◆ JOB
Change "dendrochronologists" to "tree-ring researchers" in the article on Indigenous fire research, beginning at the words "It’s Indigenous fire" and stopping after "establishment of reservations.".

◆ EXTRACTED TEXT
▼

There is a conceptual thread connecting Australia and Arizona — the places about which University of Kansas researcher Melinda Adams wrote in two recent scholarly journal articles — and her new work with the Iowa Tribe of Kansas and Nebraska, based in White Cloud, to reintroduce a beneficial “fire regime” to their lands.

It’s Indigenous fire sovereignty.

“That has been the ‘aha’ moment for both sets of research,” said Adams, who is KU’s Langston Hughes Assistant Professor in Indigenous Studies and Geography & Atmospheric Science.

Adams was one of seven scholars who collaborated with lead author Christopher Roos, a professor from Southern Methodist University, on the new paper “Tree rings reveal persistent Western Apache (Ndee) fire stewardship and niche construction in the American Southwest,” published in PNAS, the Proceedings of the National Academy of Sciences.

These dendrochronologists examined nearly 650 sets of tree rings, comparing those from inside the San Carlos Apache Reservation in Arizona to those outside it. The trees on the reservation continued to benefit from what are called “cultural burns,” while those outside did not benefit from cultural burns after the establishment of reservations.

▲

◆ PROVIDED RECORDS
▼

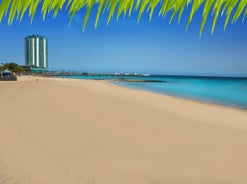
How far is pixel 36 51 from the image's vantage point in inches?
5290

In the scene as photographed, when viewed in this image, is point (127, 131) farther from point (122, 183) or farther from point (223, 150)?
point (122, 183)

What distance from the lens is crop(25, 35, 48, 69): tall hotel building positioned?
128625 mm

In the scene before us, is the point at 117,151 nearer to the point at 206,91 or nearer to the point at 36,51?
the point at 206,91

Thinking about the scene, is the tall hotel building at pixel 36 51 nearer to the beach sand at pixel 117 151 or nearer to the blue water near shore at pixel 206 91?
the blue water near shore at pixel 206 91

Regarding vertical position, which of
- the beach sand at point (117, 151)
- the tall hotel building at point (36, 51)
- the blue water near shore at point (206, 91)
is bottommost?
the blue water near shore at point (206, 91)

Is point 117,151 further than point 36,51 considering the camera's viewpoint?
No

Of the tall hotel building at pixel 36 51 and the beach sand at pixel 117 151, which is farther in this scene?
the tall hotel building at pixel 36 51

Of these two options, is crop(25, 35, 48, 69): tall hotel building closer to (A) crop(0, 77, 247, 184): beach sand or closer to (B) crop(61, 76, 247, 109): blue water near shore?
(B) crop(61, 76, 247, 109): blue water near shore

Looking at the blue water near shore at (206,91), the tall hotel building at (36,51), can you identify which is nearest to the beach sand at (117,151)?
the blue water near shore at (206,91)

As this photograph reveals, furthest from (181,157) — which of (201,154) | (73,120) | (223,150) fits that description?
(73,120)

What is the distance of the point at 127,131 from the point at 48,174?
333 centimetres

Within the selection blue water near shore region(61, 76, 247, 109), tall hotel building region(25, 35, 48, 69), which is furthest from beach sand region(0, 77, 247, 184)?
tall hotel building region(25, 35, 48, 69)

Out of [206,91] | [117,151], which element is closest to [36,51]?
[206,91]

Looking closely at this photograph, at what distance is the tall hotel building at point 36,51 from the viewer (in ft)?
422
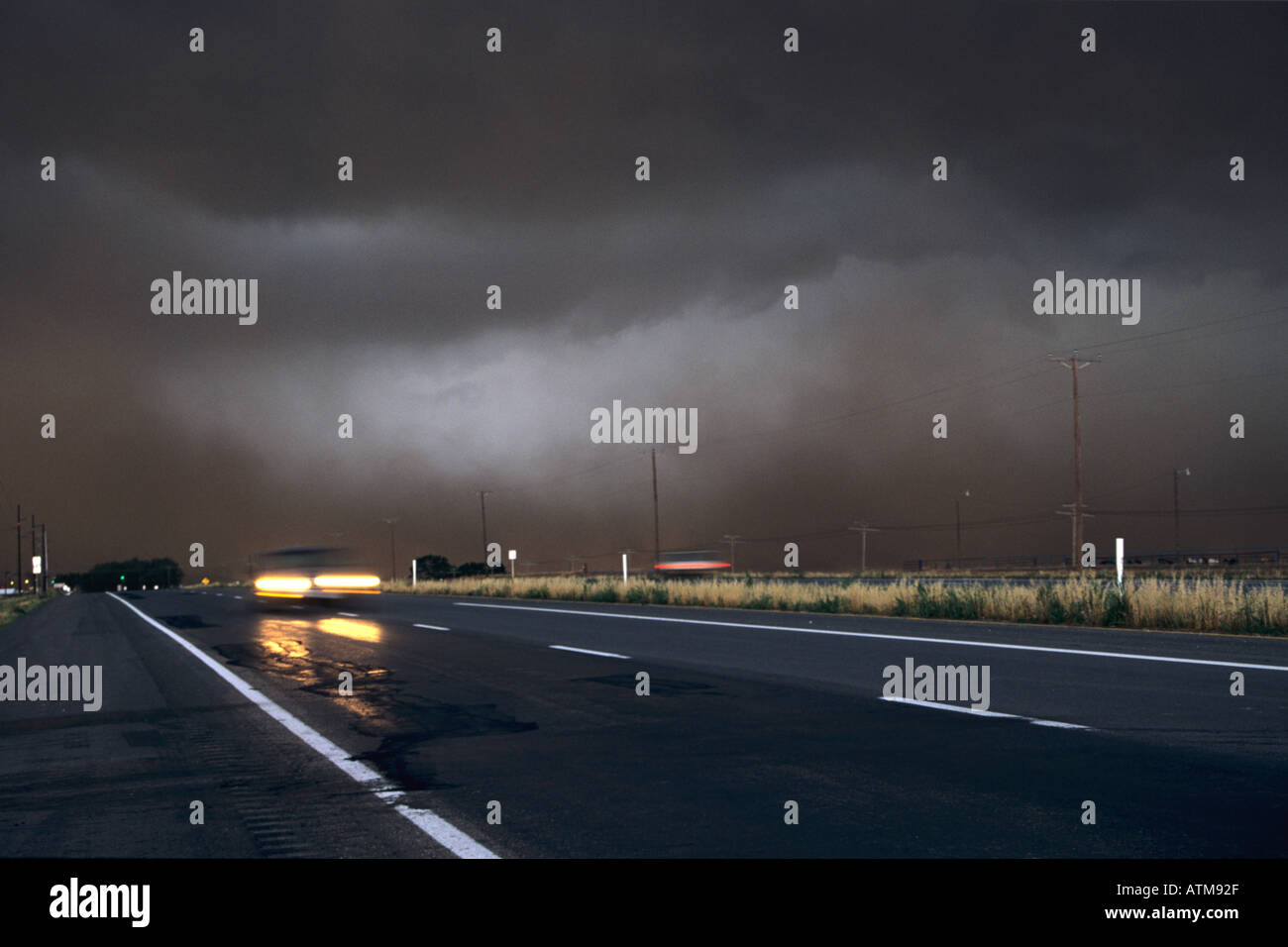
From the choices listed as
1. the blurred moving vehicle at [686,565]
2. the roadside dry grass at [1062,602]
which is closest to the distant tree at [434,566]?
the blurred moving vehicle at [686,565]

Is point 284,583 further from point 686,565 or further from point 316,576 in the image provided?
point 686,565

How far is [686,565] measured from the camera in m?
54.9

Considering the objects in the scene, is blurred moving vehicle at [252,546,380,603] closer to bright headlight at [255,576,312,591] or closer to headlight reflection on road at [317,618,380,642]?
bright headlight at [255,576,312,591]

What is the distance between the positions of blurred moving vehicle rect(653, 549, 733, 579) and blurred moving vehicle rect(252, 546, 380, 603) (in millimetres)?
16920

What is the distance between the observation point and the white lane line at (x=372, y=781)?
5.44 m

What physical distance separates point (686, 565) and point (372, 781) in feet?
158

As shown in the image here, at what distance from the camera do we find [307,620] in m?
28.8

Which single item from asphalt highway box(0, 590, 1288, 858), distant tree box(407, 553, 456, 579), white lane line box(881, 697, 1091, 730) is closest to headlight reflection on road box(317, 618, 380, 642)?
asphalt highway box(0, 590, 1288, 858)

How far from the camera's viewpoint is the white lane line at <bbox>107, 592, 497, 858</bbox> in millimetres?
5441

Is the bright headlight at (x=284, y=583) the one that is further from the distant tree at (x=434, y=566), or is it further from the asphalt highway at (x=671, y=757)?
the distant tree at (x=434, y=566)

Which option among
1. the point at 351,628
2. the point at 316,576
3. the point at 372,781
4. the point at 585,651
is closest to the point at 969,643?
the point at 585,651
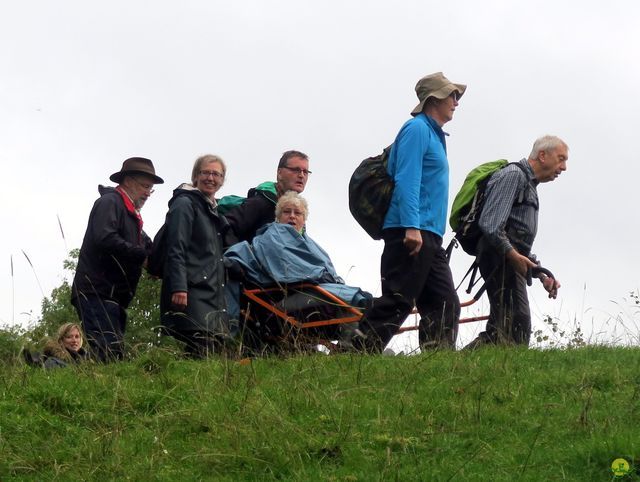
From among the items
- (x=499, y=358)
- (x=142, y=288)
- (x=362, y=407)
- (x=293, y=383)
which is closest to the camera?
(x=362, y=407)

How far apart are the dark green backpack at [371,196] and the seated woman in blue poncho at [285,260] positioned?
603mm

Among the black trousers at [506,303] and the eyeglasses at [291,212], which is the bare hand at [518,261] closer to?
the black trousers at [506,303]

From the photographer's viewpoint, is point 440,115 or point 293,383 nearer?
point 293,383

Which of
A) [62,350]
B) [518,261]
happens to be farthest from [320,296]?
[62,350]

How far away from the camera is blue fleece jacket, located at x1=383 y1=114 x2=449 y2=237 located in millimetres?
9703

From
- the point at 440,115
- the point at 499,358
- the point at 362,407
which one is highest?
the point at 440,115

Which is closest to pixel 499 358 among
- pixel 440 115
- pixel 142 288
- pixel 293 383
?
pixel 293 383

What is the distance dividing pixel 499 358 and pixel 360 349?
1339 mm

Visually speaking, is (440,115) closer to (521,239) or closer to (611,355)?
(521,239)

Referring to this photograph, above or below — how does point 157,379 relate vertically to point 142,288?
below

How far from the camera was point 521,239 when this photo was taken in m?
10.3

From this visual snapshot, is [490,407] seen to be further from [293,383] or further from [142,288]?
[142,288]

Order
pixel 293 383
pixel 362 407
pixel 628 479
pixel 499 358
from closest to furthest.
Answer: pixel 628 479 < pixel 362 407 < pixel 293 383 < pixel 499 358

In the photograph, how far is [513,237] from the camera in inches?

▲

◆ OUTPUT FOR THIS TASK
It’s Indigenous fire sovereignty.

“That has been the ‘aha’ moment for both sets of research,” said Adams, who is KU’s Langston Hughes Assistant Professor in Indigenous Studies and Geography & Atmospheric Science.

Adams was one of seven scholars who collaborated with lead author Christopher Roos, a professor from Southern Methodist University, on the new paper “Tree rings reveal persistent Western Apache (Ndee) fire stewardship and niche construction in the American Southwest,” published in PNAS, the Proceedings of the National Academy of Sciences.

These tree-ring researchers examined nearly 650 sets of tree rings, comparing those from inside the San Carlos Apache Reservation in Arizona to those outside it. The trees on the reservation continued to benefit from what are called “cultural burns,” while those outside did not benefit from cultural burns after the establishment of reservations.